# Ziehmlich beste Freunde



## Horde deadman (6. Februar 2012)

Fand den Film sehr bewegend und grandios. Allerdings bin ich ganz weit gesessen hinter nem langen fetten und am Ende als die Subtitel kamen konnte ich nichts lesen. Was stand am Ende als Dris ging und die Frau kam. Weiss das einer. Hat sichs einer gemerkt vll? Finde im google echt nichts und würde mich einfach mal so interessieren. Hilft mir mal die Neugier bringt mich noch um


----------



## Konov (7. Februar 2012)

Horde schrieb:


> Fand den Film sehr bewegend und grandios.
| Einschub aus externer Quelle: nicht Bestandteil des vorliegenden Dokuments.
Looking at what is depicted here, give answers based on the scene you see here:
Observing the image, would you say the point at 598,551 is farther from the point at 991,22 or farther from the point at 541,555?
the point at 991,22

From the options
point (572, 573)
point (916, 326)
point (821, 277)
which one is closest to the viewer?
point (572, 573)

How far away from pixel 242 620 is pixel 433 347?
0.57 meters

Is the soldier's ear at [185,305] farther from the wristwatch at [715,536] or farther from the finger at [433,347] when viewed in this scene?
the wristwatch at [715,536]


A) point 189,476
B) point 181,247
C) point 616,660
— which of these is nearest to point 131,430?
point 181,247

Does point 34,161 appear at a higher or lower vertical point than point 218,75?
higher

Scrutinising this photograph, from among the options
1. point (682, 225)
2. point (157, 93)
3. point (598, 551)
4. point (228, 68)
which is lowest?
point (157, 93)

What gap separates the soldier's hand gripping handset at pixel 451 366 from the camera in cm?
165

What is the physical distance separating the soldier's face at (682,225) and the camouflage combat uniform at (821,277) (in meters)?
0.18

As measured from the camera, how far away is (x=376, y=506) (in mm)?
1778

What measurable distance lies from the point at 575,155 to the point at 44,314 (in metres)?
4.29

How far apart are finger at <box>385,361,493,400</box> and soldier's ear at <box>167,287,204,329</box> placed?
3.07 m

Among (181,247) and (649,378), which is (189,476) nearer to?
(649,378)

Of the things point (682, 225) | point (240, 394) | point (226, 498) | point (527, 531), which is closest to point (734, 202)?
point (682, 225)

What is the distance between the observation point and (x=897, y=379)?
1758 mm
Allerdings bin ich ganz weit gesessen hinter nem langen fetten und am Ende als die Subtitel kamen konnte ich nichts lesen. Was stand am Ende als Dris ging und die Frau kam. Weiss das einer. Hat sichs einer gemerkt vll? Finde im google echt nichts und würde mich einfach mal so interessieren. Hilft mir mal die Neugier bringt mich noch um





> Philippe Pozzo di Borgo lebt heute in Marokko.
> Er hat wieder geheiratet und ist Vater von zwei kleinen Mädchen.
> Abdel Sellou wurde ein Unternehmer und ist verheiratet, 3 Kinder.
> Philippe und Abdel blieben einander sehr nahe.



Hoffe ich konnte helfen.


----------



## Horde deadman (7. Februar 2012)

Danke dir. Bist der beste. Wusste schon dass es gutes Ende nahm aber die Neugier hat mich fast zerfleischt.


----------



## Namosch1 (7. Februar 2012)

http://rollingplanet.net/2012/01/14/die-wahrheit-uber-die-beiden-ziemlich-besten-freunde/

http://rollingplanet.net/2012/01/30/philippe-pozzo-di-borgo-ziemlich-beste-freunde/

interessiert villeicht auch den ein oder anderen.

klasse film, klasse geschichte


----------



## Gandolfini (10. Februar 2012)

Guter Film,war auch sehr erfolgreich in Frankreich,hat mir Spass gemacht.


----------